> Extracted text:
1Q84
- Cover of Book 1
- Author: Haruki Murakami
- Translator: Jay Rubin Philip Gabriel
- Language: Japanese
- Genre: Alternate history, parallel worlds
- Publisher: Shinchosha
- Publication date: May 29, 2009 (Books 1 and 2) April 16, 2010 (Book 3)
- Publication place: Japan
- Published in English: October 25, 2011
- Media type: Print (hardcover)
- Pages: 928
- ISBN: 978-0-307-59331-3
- OCLC: 701017688

= 1Q84 =

2009–2010 novel by Haruki Murakami

US edition of 1Q84, first published in 2011 by Knopf

1Q84 (いちきゅうはちよん, Ichi-Kyū-Hachi-Yon) is a novel written by Japanese writer Haruki Murakami, first published in three volumes in Japan in 2009–2010. It covers a fictionalized year of 1984 in parallel with a "real" one. The novel is a story of how a woman named Aomame begins to notice strange changes occurring in the world. She is quickly caught up in a plot involving Sakigake, a religious cult, and her childhood love, Tengo, and embarks on a journey to discover what is "real".

The novel's first printing sold out on the day it was released and sales reached a million within a month. The English-language edition of all three volumes, with the first two volumes translated by Jay Rubin and the third by Philip Gabriel, was released in North America and the United Kingdom on October 25, 2011. An excerpt from the novel appeared in the September 5, 2011 issue of The New Yorker magazine as "Town of Cats". The first chapter of 1Q84 had also been read as an excerpt in the Selected Shorts series at Symphony Space in New York.

== Plot summary ==
The events of 1Q84 take place in Tokyo during a fictionalized version of the year 1984, with the first volume set between April and June, the second between July and September, and the third between October and December.

> Task directions: Copy everything from "The novel's first" down to "in New York." in the 1Q84 article, switching "Town of Cats" to "City of Cats". The entries come from a separate source.

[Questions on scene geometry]

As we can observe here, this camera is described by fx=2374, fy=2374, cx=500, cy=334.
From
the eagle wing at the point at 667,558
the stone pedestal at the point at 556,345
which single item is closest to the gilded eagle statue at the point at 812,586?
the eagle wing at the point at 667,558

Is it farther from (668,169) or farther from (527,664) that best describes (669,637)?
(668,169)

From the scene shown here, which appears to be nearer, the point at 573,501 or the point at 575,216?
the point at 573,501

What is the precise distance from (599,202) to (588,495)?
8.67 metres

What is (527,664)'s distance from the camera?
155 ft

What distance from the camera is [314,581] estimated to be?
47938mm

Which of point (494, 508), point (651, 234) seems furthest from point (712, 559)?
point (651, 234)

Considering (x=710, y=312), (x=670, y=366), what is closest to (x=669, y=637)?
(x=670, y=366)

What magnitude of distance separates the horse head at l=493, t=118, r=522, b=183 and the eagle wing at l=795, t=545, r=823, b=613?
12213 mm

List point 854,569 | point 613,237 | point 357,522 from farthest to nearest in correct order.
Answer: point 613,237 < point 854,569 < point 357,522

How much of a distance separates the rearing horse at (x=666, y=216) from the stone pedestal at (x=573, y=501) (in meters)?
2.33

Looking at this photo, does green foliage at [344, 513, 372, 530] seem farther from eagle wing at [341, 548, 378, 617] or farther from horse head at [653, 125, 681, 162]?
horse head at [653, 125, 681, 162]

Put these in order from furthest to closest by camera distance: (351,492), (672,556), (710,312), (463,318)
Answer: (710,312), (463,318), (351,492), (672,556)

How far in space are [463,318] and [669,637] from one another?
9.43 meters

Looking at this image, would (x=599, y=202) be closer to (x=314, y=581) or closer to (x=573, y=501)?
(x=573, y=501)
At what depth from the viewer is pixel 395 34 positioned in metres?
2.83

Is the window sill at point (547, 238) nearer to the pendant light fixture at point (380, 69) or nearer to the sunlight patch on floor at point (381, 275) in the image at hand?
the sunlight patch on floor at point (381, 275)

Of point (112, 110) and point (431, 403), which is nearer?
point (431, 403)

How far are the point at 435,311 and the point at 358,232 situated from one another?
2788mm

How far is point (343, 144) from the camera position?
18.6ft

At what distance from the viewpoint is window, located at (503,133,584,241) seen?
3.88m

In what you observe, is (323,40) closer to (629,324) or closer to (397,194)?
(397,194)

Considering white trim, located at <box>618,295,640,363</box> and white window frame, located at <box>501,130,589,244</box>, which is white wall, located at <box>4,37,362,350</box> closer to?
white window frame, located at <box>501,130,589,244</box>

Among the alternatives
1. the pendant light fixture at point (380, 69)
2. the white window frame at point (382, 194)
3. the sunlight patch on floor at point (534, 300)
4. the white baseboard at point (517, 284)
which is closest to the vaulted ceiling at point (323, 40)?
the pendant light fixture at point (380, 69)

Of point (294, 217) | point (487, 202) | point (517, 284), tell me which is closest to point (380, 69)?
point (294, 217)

> The result:
The novel's first printing sold out on the day it was released and sales reached a million within a month. The English-language edition of all three volumes, with the first two volumes translated by Jay Rubin and the third by Philip Gabriel, was released in North America and the United Kingdom on October 25, 2011. An excerpt from the novel appeared in the September 5, 2011 issue of The New Yorker magazine as "City of Cats". The first chapter of 1Q84 had also been read as an excerpt in the Selected Shorts series at Symphony Space in New York.